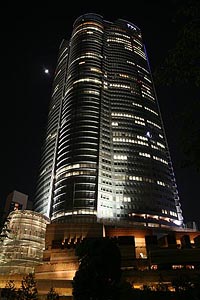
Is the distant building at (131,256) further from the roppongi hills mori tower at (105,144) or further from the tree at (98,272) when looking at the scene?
the roppongi hills mori tower at (105,144)

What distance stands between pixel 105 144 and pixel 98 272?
104 m

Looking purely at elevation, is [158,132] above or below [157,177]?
above

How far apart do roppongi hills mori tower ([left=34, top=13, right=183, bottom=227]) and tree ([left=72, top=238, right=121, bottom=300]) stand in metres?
75.9

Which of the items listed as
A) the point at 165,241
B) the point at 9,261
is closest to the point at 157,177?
the point at 165,241

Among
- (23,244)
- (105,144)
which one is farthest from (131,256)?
(105,144)

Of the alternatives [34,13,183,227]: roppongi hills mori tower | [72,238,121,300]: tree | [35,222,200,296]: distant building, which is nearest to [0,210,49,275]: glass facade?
[35,222,200,296]: distant building

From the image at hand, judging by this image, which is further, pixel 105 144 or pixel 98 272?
pixel 105 144

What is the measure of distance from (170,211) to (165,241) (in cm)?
3678

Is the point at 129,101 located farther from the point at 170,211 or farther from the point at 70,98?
the point at 170,211

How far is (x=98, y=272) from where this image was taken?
A: 3088 cm

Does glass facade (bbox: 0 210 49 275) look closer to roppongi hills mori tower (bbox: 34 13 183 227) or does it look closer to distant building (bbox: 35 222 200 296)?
distant building (bbox: 35 222 200 296)

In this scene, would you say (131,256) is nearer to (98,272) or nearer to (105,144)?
(98,272)

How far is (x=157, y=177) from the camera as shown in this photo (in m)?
132

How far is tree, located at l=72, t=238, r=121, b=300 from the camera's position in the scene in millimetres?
29816
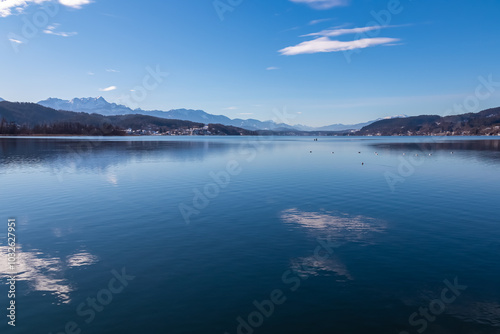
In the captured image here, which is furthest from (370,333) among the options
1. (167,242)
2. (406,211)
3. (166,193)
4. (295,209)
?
(166,193)

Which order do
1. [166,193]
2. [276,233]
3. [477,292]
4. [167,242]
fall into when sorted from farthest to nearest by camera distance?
[166,193] → [276,233] → [167,242] → [477,292]

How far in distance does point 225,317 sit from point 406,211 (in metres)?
24.7

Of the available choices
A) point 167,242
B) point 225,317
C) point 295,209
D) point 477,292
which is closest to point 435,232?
point 477,292

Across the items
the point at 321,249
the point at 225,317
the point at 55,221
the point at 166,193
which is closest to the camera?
the point at 225,317

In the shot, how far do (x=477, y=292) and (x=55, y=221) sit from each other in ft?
104

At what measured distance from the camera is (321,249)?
20.9m

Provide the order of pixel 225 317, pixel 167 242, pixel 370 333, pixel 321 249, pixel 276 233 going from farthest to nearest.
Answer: pixel 276 233
pixel 167 242
pixel 321 249
pixel 225 317
pixel 370 333

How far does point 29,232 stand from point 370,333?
1016 inches

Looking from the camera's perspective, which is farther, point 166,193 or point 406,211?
point 166,193

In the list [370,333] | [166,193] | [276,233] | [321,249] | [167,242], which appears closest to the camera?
[370,333]

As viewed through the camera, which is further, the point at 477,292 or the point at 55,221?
the point at 55,221

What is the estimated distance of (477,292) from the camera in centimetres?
1561

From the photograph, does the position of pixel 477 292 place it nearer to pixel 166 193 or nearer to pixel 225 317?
pixel 225 317

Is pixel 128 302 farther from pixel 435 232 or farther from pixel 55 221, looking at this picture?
pixel 435 232
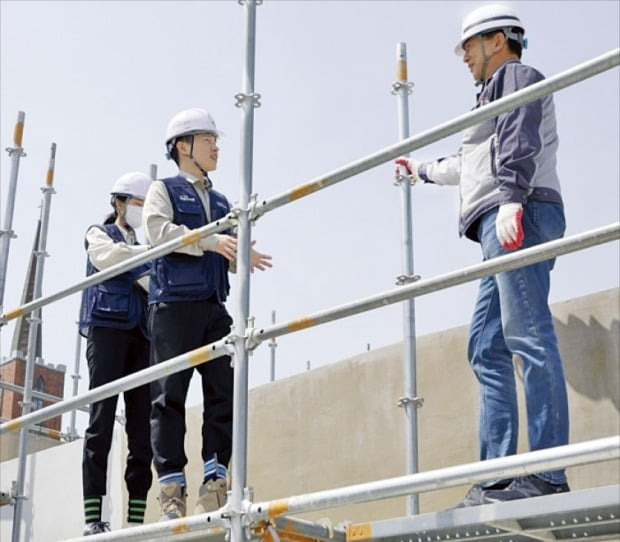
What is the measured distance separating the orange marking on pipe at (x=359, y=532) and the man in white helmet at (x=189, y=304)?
73cm

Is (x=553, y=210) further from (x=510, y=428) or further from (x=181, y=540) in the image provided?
(x=181, y=540)

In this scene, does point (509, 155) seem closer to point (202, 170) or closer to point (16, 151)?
point (202, 170)

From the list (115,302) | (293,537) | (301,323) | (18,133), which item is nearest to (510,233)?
(301,323)

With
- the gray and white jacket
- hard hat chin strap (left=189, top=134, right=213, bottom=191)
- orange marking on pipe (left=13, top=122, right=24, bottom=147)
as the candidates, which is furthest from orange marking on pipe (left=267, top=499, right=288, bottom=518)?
orange marking on pipe (left=13, top=122, right=24, bottom=147)

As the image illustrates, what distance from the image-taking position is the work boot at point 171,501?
372 centimetres

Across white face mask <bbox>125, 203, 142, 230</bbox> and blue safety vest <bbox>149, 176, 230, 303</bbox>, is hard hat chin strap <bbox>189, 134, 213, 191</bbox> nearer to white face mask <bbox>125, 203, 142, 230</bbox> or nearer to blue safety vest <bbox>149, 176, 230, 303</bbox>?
blue safety vest <bbox>149, 176, 230, 303</bbox>

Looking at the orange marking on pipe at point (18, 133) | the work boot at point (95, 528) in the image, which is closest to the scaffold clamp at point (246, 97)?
the work boot at point (95, 528)

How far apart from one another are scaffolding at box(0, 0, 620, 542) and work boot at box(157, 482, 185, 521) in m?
0.33

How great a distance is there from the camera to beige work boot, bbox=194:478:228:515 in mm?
3709

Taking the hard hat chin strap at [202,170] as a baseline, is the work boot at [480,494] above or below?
below

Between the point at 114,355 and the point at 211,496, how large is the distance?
0.96 metres

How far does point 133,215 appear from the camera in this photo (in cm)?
478

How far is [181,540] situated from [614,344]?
1.70m

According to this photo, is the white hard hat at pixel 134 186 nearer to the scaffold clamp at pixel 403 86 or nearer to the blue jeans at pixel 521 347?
the scaffold clamp at pixel 403 86
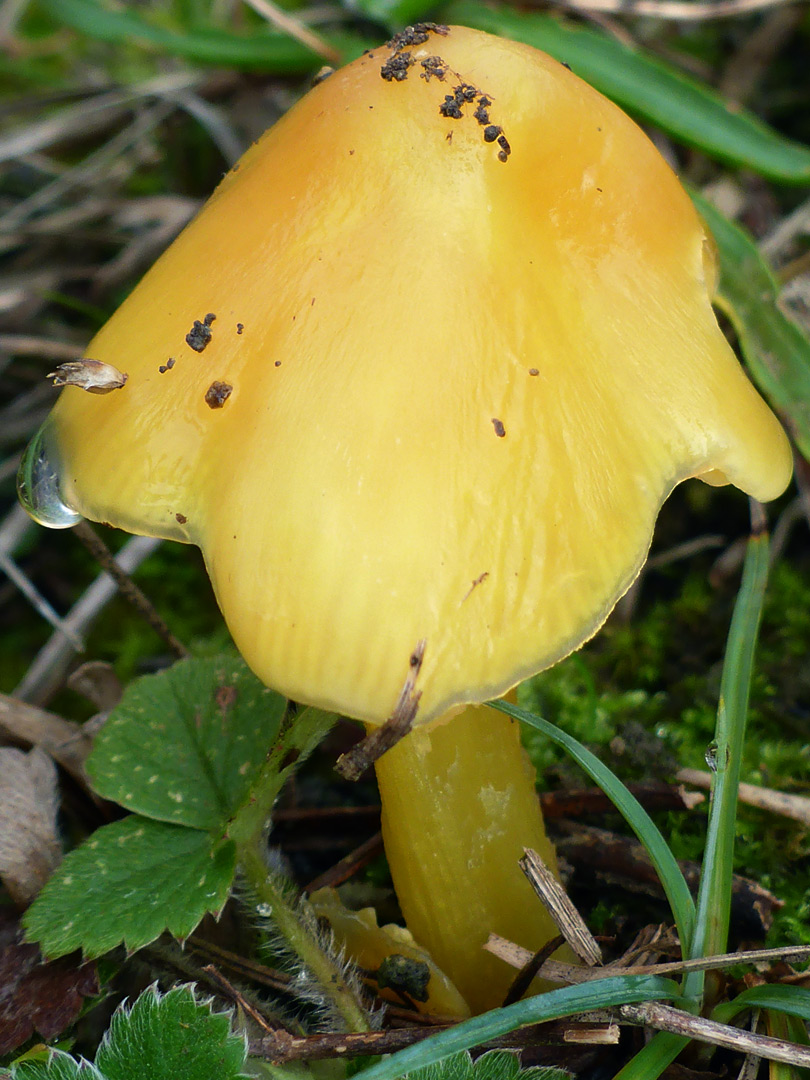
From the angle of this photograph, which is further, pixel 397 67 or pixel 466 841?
pixel 466 841

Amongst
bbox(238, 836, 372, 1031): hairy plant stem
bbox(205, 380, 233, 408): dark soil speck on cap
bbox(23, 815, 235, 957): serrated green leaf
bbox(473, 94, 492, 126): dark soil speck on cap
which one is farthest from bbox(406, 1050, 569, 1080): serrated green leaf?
bbox(473, 94, 492, 126): dark soil speck on cap

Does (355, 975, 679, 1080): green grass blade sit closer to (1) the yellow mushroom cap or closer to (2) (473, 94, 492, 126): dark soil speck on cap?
(1) the yellow mushroom cap

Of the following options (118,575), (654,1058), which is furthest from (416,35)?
(654,1058)

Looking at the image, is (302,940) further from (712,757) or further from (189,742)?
(712,757)

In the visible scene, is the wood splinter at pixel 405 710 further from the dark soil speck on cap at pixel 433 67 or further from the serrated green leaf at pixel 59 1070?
the dark soil speck on cap at pixel 433 67

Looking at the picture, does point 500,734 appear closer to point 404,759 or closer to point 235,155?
point 404,759
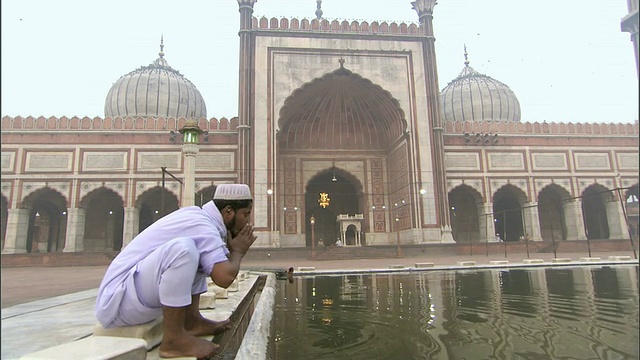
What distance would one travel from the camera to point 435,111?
17.5 meters

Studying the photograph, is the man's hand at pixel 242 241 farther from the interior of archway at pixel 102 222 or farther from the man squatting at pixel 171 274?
the interior of archway at pixel 102 222

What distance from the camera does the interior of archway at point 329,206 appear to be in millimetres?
21625

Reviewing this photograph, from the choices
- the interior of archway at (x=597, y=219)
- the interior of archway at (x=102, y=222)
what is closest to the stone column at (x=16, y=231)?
the interior of archway at (x=102, y=222)

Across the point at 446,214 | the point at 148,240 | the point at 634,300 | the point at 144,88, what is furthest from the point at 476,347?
the point at 144,88

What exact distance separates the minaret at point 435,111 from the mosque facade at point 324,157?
5cm

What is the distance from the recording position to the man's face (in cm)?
180

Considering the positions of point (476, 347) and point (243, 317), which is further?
point (243, 317)

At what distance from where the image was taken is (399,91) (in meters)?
17.7

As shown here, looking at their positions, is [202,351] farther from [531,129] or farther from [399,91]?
[531,129]

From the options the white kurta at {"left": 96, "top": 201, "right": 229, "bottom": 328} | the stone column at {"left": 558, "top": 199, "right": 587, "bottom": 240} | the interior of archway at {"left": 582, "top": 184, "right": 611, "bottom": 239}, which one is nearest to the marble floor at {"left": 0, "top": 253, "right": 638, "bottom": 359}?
the white kurta at {"left": 96, "top": 201, "right": 229, "bottom": 328}

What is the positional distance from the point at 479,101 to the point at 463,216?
7147mm

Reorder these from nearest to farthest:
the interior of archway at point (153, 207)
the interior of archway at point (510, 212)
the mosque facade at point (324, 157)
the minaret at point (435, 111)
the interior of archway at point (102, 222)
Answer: the mosque facade at point (324, 157) → the minaret at point (435, 111) → the interior of archway at point (102, 222) → the interior of archway at point (153, 207) → the interior of archway at point (510, 212)

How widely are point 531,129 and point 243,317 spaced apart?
19.8 m

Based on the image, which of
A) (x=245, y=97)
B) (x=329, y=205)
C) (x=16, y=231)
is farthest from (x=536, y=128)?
(x=16, y=231)
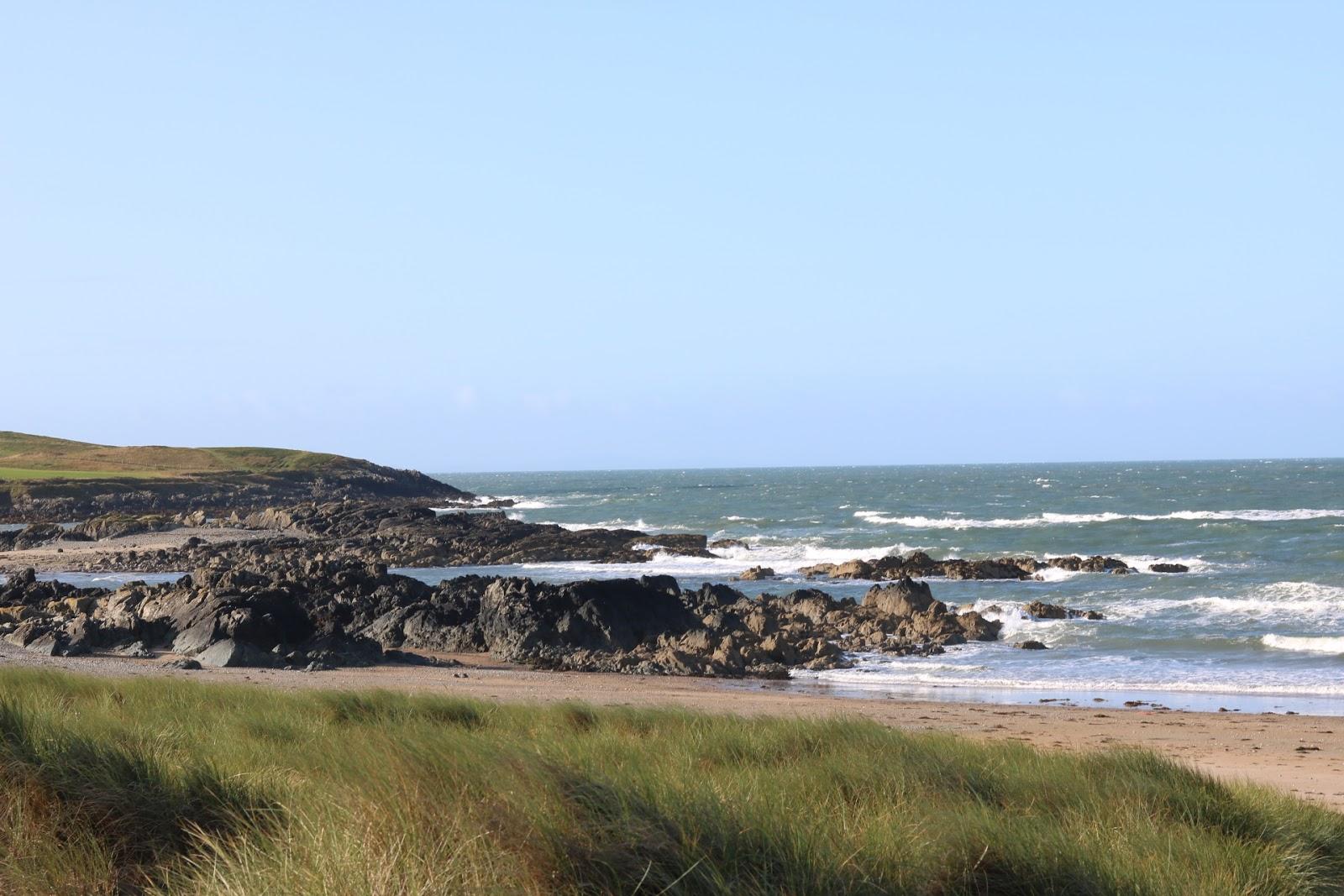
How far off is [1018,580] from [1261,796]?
1192 inches

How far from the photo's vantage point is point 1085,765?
8125 mm

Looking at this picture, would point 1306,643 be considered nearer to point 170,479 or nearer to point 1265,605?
point 1265,605

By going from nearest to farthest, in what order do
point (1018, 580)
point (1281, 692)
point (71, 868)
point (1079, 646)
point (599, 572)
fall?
point (71, 868)
point (1281, 692)
point (1079, 646)
point (1018, 580)
point (599, 572)

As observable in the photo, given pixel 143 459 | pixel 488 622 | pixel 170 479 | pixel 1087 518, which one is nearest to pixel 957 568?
pixel 488 622

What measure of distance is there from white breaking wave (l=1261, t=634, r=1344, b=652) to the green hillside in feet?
295

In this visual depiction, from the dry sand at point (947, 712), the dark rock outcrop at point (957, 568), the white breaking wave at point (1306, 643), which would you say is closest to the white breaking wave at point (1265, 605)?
the white breaking wave at point (1306, 643)

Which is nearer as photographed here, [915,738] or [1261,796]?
[1261,796]

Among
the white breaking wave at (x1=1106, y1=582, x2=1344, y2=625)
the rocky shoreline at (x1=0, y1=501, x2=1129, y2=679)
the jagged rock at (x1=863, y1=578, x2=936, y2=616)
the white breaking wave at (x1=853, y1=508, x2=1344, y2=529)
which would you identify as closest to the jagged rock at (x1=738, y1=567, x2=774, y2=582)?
the rocky shoreline at (x1=0, y1=501, x2=1129, y2=679)

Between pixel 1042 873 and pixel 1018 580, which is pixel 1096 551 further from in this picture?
pixel 1042 873

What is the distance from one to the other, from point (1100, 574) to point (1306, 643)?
48.6 ft

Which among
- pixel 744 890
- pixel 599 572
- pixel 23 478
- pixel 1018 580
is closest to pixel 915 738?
pixel 744 890

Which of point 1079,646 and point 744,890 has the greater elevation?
point 744,890

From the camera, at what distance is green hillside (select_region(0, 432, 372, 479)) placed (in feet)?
344

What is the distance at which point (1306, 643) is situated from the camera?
902 inches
☆ ☆ ☆ ☆ ☆
WHAT NEEDS TO BE DONE =>
Copy the rows word for word, from the line containing "In this visual" through the end of the rows.

RESPONSE BELOW =>
In this visual depiction, from the dry sand at point (947, 712), the dark rock outcrop at point (957, 568), the white breaking wave at point (1306, 643), which would you say is closest to the white breaking wave at point (1265, 605)?
the white breaking wave at point (1306, 643)

Which is nearer as photographed here, [915,738] or [1261,796]?
[1261,796]

Among
the white breaking wave at (x1=1106, y1=582, x2=1344, y2=625)
the rocky shoreline at (x1=0, y1=501, x2=1129, y2=679)
the jagged rock at (x1=863, y1=578, x2=936, y2=616)
the white breaking wave at (x1=853, y1=508, x2=1344, y2=529)
which would you identify as closest to the jagged rock at (x1=738, y1=567, x2=774, y2=582)?
the rocky shoreline at (x1=0, y1=501, x2=1129, y2=679)

Between pixel 1042 873 and pixel 1018 580, which is pixel 1096 551 further from in this picture?
pixel 1042 873

What is the distance from one to the other, from point (1100, 574) to point (1306, 643)?
48.6 ft

Which among
- pixel 744 890
- pixel 599 572
- pixel 23 478
- pixel 1018 580
is closest to pixel 915 738?
pixel 744 890

Which of point 1079,646 and point 744,890 has the greater elevation?
point 744,890

From the camera, at what distance is green hillside (select_region(0, 432, 372, 479)) placed (in feet)?
344

What is the distance at which point (1306, 643) is situated from the camera?
902 inches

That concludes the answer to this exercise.